START DATASET ENTRIES

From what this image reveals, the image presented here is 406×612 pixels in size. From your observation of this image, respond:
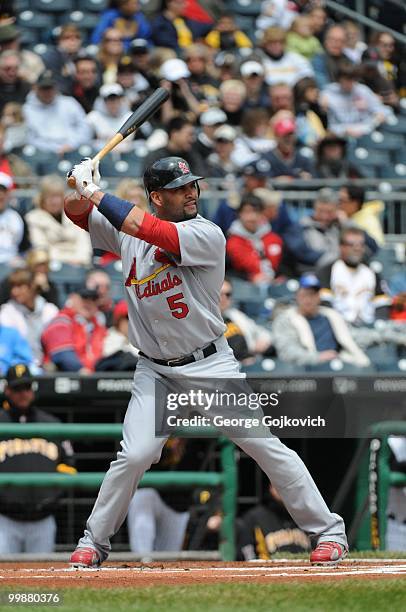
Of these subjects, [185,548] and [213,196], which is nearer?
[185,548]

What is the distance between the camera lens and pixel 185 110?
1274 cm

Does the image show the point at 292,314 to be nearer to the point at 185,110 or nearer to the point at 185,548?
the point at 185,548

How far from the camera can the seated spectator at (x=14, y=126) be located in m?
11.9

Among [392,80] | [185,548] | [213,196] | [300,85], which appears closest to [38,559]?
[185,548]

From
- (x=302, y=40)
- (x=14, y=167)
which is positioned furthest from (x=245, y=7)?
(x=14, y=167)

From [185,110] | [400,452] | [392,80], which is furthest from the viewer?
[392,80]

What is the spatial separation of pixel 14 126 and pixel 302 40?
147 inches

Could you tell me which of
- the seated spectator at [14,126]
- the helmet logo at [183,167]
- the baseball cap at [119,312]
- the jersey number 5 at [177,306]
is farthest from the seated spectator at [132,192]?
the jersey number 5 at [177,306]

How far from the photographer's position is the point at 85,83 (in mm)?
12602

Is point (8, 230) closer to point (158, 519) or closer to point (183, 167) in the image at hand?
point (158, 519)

END DATASET ENTRIES

Reproduce the items from the line containing "What is the spatial" through the end of the items, swapping "seated spectator" for "seated fan" and keeping everything else unchanged.

What is the spatial separation of pixel 14 126 and pixel 302 40?
147 inches

Could you tell me which of
- the seated fan at [14,126]
- the helmet logo at [183,167]
- the baseball cap at [119,312]
- the jersey number 5 at [177,306]
is farthest from the seated fan at [132,192]?
the jersey number 5 at [177,306]

How far from the photographer's position is the point at 85,83 (in mm)?
12602

Is point (8, 230) closer to point (158, 519) or closer to point (183, 167) in the image at hand?
point (158, 519)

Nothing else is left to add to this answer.